St. Francis de Sales famously declared: “Anxiety is the greatest evil that can befall a soul EXCEPT sin. God commands you to pray, but He forbids you to worry.”
Feeling judged at all? Who chooses to be anxious? Note that St. Francis says EXCEPT sin. It is not a sin to be anxious, but if the devil is unable to tempt us into breaking our relationship with God then the devil is content to turn our focus away from Christ and the love of others and onto our fears - our world becomes very small.
Just the other week we heard in our second reading, “Have no anxiety at all, but in everything, by prayer and petition, with thanksgiving, make your requests known to God” (Phil. 4:6-9).
St. Paul would not need to keep reminding his audience to “have no anxiety” if they were not suffering from it. How are we to respond to the avalanche of very real concerns, both personal and in our broader world, that confront us daily?
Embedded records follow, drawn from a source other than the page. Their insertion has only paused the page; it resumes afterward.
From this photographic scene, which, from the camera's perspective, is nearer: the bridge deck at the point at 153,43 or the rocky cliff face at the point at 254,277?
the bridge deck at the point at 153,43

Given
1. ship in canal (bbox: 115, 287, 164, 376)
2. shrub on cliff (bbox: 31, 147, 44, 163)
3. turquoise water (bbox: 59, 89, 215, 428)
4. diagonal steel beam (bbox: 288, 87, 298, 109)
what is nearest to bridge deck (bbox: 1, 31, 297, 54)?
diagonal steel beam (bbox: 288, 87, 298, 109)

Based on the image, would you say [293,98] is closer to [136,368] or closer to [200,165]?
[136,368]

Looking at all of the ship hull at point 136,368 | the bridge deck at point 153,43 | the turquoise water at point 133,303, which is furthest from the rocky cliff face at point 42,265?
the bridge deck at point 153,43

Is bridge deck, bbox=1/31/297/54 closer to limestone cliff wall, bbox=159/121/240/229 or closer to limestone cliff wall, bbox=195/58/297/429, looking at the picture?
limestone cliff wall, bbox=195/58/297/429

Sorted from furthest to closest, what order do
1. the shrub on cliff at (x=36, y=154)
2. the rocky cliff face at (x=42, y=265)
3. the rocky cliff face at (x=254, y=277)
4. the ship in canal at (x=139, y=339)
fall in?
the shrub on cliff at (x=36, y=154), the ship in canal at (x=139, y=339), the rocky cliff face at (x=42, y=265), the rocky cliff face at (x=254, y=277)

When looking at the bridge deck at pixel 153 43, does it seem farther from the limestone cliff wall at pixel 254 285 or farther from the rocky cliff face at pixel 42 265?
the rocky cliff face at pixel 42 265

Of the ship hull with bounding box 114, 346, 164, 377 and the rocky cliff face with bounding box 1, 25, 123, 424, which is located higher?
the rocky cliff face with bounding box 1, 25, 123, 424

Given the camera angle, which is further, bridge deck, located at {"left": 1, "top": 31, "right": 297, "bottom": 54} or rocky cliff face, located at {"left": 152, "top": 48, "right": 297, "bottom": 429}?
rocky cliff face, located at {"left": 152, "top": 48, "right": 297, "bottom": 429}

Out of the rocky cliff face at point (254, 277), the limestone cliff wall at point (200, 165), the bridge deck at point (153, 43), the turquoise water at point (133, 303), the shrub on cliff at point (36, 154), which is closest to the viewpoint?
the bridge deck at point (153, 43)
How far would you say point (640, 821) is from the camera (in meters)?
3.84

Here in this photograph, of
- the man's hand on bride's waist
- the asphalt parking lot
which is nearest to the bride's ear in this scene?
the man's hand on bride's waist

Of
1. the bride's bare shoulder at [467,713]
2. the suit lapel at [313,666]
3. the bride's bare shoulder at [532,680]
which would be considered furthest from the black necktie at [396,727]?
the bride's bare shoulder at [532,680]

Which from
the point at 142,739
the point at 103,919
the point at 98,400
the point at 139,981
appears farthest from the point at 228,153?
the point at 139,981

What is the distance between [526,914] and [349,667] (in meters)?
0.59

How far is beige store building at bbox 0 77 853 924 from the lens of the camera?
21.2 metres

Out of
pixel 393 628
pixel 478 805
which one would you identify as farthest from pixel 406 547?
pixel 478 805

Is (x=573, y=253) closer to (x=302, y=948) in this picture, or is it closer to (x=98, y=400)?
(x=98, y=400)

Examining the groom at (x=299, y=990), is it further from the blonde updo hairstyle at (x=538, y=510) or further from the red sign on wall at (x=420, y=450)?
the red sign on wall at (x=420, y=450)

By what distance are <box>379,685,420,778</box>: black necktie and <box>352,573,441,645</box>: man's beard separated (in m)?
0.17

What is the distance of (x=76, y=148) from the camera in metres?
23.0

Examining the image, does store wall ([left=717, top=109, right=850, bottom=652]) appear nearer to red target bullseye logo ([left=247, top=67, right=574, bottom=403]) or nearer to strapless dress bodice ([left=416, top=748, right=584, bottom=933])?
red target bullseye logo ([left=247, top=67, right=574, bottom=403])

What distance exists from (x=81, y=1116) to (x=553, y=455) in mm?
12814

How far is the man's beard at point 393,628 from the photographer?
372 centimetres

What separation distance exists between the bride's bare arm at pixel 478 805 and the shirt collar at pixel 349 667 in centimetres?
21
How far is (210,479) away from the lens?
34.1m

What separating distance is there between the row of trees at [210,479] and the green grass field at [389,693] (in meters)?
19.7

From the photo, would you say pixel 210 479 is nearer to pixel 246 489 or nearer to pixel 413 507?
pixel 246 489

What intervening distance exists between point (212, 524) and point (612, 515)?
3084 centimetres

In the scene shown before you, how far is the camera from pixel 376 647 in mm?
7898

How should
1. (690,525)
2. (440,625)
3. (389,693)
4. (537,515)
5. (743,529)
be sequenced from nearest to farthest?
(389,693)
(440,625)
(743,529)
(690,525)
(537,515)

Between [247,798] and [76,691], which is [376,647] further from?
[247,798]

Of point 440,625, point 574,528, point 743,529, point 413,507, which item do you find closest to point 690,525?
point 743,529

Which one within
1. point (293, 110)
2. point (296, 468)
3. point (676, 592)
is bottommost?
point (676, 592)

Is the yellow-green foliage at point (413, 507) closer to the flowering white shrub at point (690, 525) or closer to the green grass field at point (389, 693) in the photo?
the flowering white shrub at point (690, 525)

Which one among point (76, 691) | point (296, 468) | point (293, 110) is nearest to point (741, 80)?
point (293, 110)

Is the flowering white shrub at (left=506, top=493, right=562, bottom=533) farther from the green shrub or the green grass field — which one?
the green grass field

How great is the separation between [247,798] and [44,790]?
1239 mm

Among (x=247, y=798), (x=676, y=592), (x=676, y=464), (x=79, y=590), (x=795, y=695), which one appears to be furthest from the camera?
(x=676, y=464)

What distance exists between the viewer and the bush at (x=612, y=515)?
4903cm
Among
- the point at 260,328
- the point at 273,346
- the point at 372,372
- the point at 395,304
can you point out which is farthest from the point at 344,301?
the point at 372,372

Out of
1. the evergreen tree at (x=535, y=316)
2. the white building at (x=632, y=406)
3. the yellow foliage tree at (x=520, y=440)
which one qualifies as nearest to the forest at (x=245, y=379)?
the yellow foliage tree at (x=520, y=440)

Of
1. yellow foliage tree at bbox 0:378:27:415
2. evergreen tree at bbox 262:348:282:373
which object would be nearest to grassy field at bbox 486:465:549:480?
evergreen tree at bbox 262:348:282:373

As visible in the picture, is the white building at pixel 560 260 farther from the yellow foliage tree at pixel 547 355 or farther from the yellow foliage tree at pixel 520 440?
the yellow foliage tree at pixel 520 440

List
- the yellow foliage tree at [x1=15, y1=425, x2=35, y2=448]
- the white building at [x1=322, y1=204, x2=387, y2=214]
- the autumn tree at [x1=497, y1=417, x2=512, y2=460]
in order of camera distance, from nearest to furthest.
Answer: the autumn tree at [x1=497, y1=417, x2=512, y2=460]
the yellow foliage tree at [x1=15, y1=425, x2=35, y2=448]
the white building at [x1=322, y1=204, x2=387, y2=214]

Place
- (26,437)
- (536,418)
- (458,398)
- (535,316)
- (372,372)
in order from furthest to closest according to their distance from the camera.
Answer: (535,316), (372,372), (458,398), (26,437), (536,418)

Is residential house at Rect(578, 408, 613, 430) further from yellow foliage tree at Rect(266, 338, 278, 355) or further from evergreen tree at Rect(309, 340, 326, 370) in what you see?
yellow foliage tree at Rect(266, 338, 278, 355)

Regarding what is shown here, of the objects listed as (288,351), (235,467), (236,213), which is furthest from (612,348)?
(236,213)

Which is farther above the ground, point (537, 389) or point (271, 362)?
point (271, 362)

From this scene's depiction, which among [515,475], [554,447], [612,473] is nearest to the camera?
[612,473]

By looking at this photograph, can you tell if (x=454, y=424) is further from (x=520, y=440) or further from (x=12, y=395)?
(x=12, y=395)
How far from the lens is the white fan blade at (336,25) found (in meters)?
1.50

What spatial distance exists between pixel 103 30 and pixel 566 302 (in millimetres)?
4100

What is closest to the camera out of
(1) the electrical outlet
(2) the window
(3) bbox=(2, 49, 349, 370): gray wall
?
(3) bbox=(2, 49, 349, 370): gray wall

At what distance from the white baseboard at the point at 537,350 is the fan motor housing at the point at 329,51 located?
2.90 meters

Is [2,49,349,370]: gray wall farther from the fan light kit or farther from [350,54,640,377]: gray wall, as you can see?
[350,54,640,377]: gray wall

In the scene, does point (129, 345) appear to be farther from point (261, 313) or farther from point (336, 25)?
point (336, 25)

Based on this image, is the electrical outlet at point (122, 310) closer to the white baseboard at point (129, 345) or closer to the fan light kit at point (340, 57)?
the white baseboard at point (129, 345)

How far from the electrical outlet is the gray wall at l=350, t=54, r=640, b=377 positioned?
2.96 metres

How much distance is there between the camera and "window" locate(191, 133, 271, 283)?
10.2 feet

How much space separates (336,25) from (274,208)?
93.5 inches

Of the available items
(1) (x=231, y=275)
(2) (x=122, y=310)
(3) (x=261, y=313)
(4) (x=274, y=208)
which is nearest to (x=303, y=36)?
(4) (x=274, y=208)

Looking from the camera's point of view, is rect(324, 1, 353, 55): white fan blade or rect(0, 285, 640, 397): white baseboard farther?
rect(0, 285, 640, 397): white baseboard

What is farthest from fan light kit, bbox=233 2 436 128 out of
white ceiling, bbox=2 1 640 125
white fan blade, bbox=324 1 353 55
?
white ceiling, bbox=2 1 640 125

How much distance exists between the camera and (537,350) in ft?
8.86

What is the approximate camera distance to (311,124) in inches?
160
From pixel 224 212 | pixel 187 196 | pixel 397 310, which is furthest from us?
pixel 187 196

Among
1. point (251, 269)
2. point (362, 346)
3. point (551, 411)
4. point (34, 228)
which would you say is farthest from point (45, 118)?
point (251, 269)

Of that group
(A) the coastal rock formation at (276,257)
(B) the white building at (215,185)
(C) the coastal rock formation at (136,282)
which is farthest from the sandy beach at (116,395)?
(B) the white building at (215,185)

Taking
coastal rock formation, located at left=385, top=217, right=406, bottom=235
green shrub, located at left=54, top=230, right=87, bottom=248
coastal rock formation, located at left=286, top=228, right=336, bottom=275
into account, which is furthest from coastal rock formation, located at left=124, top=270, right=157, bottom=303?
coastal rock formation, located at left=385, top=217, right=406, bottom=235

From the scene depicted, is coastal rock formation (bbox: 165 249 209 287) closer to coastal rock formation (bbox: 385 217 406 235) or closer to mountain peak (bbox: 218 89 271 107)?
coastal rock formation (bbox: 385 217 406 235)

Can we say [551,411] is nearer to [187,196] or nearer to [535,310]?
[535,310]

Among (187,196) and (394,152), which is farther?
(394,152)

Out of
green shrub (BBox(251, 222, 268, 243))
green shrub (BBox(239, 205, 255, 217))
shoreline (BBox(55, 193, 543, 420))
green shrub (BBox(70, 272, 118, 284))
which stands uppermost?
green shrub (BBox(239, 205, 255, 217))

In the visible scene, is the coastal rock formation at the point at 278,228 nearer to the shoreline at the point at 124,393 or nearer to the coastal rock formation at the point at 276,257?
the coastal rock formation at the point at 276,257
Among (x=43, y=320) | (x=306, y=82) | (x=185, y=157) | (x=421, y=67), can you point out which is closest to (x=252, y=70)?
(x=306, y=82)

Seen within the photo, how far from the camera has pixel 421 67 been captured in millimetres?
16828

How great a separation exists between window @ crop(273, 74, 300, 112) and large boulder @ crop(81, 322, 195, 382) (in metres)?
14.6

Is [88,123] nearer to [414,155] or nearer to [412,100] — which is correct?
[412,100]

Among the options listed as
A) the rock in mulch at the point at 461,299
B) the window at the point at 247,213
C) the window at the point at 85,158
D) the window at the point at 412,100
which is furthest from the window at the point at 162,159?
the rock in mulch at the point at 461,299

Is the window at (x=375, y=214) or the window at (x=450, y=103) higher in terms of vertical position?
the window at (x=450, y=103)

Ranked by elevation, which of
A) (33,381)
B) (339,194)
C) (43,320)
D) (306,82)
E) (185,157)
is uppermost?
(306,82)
We are invited to consider what the Lord is asking us to do in the present moment, who are the people and what are the tasks in front of us, and to be faithful to them. Writing after the atomic bomb was created and many were living in fear, C.S. Lewis wrote, “If we are going to be destroyed by an atomic bomb, let that bomb when it comes find us doing sensible and human things – praying, working, teaching…not huddled together like frightened sheep and thinking about bombs. They may break our bodies, but they need not dominate our minds.”
There is a place in our lives for news of the world, but perhaps far less than most of us consume. It is one thing to learn of, say, the status of the Holy Land, and another entirely to spend hours watching footage of the recent attacks. The first might well motivate us to pray, but the second only feeds anxiety.
We all need an identity check, to remember that we are not the Savior. We grow in our ability to live with uncertainty precisely by being faithful to our duty to love God and love our neighbor in challenging times. When we are afraid, Jesus is knocking at the door of our hearts. And we have two choices: we can worry about our problems, or we can open the door and let Him into our lives. One option brings misery, the other brings peace and eternal life. “Behold, I stand at the door and knock; if anyone hears My voice and opens the door, I will come in to him and eat with him, and he with Me” (Rev 3:20).